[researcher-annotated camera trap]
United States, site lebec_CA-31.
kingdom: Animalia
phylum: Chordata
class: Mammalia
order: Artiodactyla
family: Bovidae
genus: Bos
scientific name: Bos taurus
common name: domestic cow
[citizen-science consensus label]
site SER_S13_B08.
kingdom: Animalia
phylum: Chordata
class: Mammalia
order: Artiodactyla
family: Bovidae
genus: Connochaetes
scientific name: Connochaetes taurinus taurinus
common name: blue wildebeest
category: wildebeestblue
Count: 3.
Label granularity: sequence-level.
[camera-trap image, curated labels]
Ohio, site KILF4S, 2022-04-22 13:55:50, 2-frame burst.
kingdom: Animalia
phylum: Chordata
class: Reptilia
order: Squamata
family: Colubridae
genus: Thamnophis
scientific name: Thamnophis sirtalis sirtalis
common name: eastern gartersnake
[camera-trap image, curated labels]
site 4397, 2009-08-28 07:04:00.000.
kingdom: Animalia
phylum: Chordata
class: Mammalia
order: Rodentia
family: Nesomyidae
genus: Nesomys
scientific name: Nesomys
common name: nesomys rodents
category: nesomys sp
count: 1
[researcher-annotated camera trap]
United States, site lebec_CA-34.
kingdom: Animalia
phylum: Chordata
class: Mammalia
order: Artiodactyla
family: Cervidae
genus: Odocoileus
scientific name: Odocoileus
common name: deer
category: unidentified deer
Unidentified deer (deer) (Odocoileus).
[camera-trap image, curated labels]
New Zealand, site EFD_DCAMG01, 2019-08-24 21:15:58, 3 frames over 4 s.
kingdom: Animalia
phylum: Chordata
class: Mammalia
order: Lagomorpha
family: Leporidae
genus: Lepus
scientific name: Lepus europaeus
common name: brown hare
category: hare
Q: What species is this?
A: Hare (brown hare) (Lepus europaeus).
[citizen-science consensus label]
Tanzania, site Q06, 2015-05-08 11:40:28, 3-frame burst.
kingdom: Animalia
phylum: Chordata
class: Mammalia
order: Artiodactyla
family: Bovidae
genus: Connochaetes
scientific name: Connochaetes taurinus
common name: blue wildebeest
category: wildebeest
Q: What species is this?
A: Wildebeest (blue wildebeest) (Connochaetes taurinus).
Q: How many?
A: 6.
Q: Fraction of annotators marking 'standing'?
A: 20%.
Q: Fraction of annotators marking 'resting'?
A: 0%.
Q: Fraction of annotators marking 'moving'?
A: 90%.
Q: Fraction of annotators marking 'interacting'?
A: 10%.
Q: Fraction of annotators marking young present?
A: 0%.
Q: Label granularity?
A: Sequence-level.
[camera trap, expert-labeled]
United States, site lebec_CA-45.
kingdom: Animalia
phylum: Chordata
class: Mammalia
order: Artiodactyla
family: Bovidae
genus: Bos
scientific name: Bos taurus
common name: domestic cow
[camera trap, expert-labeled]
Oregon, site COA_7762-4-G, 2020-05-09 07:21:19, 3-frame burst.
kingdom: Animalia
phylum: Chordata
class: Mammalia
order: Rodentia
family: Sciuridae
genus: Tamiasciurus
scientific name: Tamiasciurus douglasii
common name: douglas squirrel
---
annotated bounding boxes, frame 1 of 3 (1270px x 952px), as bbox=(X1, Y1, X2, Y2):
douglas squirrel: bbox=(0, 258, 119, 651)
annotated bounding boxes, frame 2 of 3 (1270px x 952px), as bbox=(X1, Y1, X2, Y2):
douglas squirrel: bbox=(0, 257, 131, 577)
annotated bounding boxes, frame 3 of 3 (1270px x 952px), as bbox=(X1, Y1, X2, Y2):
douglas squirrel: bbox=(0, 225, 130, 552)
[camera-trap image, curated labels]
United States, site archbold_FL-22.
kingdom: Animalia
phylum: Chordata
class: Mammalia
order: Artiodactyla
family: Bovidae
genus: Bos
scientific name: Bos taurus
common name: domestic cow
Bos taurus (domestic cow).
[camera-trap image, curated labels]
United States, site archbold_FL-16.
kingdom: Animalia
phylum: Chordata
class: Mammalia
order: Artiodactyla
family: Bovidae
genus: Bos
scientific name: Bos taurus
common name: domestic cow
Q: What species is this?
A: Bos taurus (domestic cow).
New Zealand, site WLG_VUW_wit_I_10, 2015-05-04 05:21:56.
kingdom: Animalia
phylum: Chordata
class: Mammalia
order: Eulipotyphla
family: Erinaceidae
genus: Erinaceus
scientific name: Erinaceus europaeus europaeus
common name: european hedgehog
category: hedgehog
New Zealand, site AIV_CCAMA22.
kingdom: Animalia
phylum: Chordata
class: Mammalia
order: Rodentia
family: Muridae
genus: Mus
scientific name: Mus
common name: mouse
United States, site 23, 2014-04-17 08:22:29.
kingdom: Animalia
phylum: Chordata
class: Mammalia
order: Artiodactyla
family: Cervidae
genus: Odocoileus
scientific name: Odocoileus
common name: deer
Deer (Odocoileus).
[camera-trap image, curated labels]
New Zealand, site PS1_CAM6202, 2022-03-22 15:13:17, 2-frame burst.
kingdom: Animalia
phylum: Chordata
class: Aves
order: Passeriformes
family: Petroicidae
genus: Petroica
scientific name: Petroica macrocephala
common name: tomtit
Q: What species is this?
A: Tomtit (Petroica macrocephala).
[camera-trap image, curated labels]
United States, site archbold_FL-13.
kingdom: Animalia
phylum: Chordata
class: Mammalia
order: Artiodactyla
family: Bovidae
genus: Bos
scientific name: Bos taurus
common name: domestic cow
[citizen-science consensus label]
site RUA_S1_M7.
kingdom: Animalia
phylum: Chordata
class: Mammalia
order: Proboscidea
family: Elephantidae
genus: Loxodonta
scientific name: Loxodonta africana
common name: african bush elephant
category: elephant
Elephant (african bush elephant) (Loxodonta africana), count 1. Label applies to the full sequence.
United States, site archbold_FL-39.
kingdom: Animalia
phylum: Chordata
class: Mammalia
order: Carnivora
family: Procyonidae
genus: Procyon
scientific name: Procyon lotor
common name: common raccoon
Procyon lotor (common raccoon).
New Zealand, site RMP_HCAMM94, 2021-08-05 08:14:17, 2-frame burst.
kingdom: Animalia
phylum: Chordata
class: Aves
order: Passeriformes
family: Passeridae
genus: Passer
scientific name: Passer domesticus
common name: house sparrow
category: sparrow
------------------------------------
Exercise requirements: Would you set down the full listing exactly as it reads?

Result:
[researcher-annotated camera trap]
United States, site lebec_CA-31.
kingdom: Animalia
phylum: Chordata
class: Mammalia
order: Artiodactyla
family: Bovidae
genus: Bos
scientific name: Bos taurus
common name: domestic cow
[citizen-science consensus label]
site SER_S13_B08.
kingdom: Animalia
phylum: Chordata
class: Mammalia
order: Artiodactyla
family: Bovidae
genus: Connochaetes
scientific name: Connochaetes taurinus taurinus
common name: blue wildebeest
category: wildebeestblue
Count: 3.
Label granularity: sequence-level.
[camera-trap image, curated labels]
Ohio, site KILF4S, 2022-04-22 13:55:50, 2-frame burst.
kingdom: Animalia
phylum: Chordata
class: Reptilia
order: Squamata
family: Colubridae
genus: Thamnophis
scientific name: Thamnophis sirtalis sirtalis
common name: eastern gartersnake
[camera-trap image, curated labels]
site 4397, 2009-08-28 07:04:00.000.
kingdom: Animalia
phylum: Chordata
class: Mammalia
order: Rodentia
family: Nesomyidae
genus: Nesomys
scientific name: Nesomys
common name: nesomys rodents
category: nesomys sp
count: 1
[researcher-annotated camera trap]
United States, site lebec_CA-34.
kingdom: Animalia
phylum: Chordata
class: Mammalia
order: Artiodactyla
family: Cervidae
genus: Odocoileus
scientific name: Odocoileus
common name: deer
category: unidentified deer
Unidentified deer (deer) (Odocoileus).
[camera-trap image, curated labels]
New Zealand, site EFD_DCAMG01, 2019-08-24 21:15:58, 3 frames over 4 s.
kingdom: Animalia
phylum: Chordata
class: Mammalia
order: Lagomorpha
family: Leporidae
genus: Lepus
scientific name: Lepus europaeus
common name: brown hare
category: hare
Q: What species is this?
A: Hare (brown hare) (Lepus europaeus).
[citizen-science consensus label]
Tanzania, site Q06, 2015-05-08 11:40:28, 3-frame burst.
kingdom: Animalia
phylum: Chordata
class: Mammalia
order: Artiodactyla
family: Bovidae
genus: Connochaetes
scientific name: Connochaetes taurinus
common name: blue wildebeest
category: wildebeest
Q: What species is this?
A: Wildebeest (blue wildebeest) (Connochaetes taurinus).
Q: How many?
A: 6.
Q: Fraction of annotators marking 'standing'?
A: 20%.
Q: Fraction of annotators marking 'resting'?
A: 0%.
Q: Fraction of annotators marking 'moving'?
A: 90%.
Q: Fraction of annotators marking 'interacting'?
A: 10%.
Q: Fraction of annotators marking young present?
A: 0%.
Q: Label granularity?
A: Sequence-level.
[camera trap, expert-labeled]
United States, site lebec_CA-45.
kingdom: Animalia
phylum: Chordata
class: Mammalia
order: Artiodactyla
family: Bovidae
genus: Bos
scientific name: Bos taurus
common name: domestic cow
[camera trap, expert-labeled]
Oregon, site COA_7762-4-G, 2020-05-09 07:21:19, 3-frame burst.
kingdom: Animalia
phylum: Chordata
class: Mammalia
order: Rodentia
family: Sciuridae
genus: Tamiasciurus
scientific name: Tamiasciurus douglasii
common name: douglas squirrel
---
annotated bounding boxes, frame 1 of 3 (1270px x 952px), as bbox=(X1, Y1, X2, Y2):
douglas squirrel: bbox=(0, 258, 119, 651)
annotated bounding boxes, frame 2 of 3 (1270px x 952px), as bbox=(X1, Y1, X2, Y2):
douglas squirrel: bbox=(0, 257, 131, 577)
annotated bounding boxes, frame 3 of 3 (1270px x 952px), as bbox=(X1, Y1, X2, Y2):
douglas squirrel: bbox=(0, 225, 130, 552)
[camera-trap image, curated labels]
United States, site archbold_FL-22.
kingdom: Animalia
phylum: Chordata
class: Mammalia
order: Artiodactyla
family: Bovidae
genus: Bos
scientific name: Bos taurus
common name: domestic cow
Bos taurus (domestic cow).
[camera-trap image, curated labels]
United States, site archbold_FL-16.
kingdom: Animalia
phylum: Chordata
class: Mammalia
order: Artiodactyla
family: Bovidae
genus: Bos
scientific name: Bos taurus
common name: domestic cow
Q: What species is this?
A: Bos taurus (domestic cow).
New Zealand, site WLG_VUW_wit_I_10, 2015-05-04 05:21:56.
kingdom: Animalia
phylum: Chordata
class: Mammalia
order: Eulipotyphla
family: Erinaceidae
genus: Erinaceus
scientific name: Erinaceus europaeus europaeus
common name: european hedgehog
category: hedgehog
New Zealand, site AIV_CCAMA22.
kingdom: Animalia
phylum: Chordata
class: Mammalia
order: Rodentia
family: Muridae
genus: Mus
scientific name: Mus
common name: mouse
United States, site 23, 2014-04-17 08:22:29.
kingdom: Animalia
phylum: Chordata
class: Mammalia
order: Artiodactyla
family: Cervidae
genus: Odocoileus
scientific name: Odocoileus
common name: deer
Deer (Odocoileus).
[camera-trap image, curated labels]
New Zealand, site PS1_CAM6202, 2022-03-22 15:13:17, 2-frame burst.
kingdom: Animalia
phylum: Chordata
class: Aves
order: Passeriformes
family: Petroicidae
genus: Petroica
scientific name: Petroica macrocephala
common name: tomtit
Q: What species is this?
A: Tomtit (Petroica macrocephala).
[camera-trap image, curated labels]
United States, site archbold_FL-13.
kingdom: Animalia
phylum: Chordata
class: Mammalia
order: Artiodactyla
family: Bovidae
genus: Bos
scientific name: Bos taurus
common name: domestic cow
[citizen-science consensus label]
site RUA_S1_M7.
kingdom: Animalia
phylum: Chordata
class: Mammalia
order: Proboscidea
family: Elephantidae
genus: Loxodonta
scientific name: Loxodonta africana
common name: african bush elephant
category: elephant
Elephant (african bush elephant) (Loxodonta africana), count 1. Label applies to the full sequence.
United States, site archbold_FL-39.
kingdom: Animalia
phylum: Chordata
class: Mammalia
order: Carnivora
family: Procyonidae
genus: Procyon
scientific name: Procyon lotor
common name: common raccoon
Procyon lotor (common raccoon).
New Zealand, site RMP_HCAMM94, 2021-08-05 08:14:17, 2-frame burst.
kingdom: Animalia
phylum: Chordata
class: Aves
order: Passeriformes
family: Passeridae
genus: Passer
scientific name: Passer domesticus
common name: house sparrow
category: sparrow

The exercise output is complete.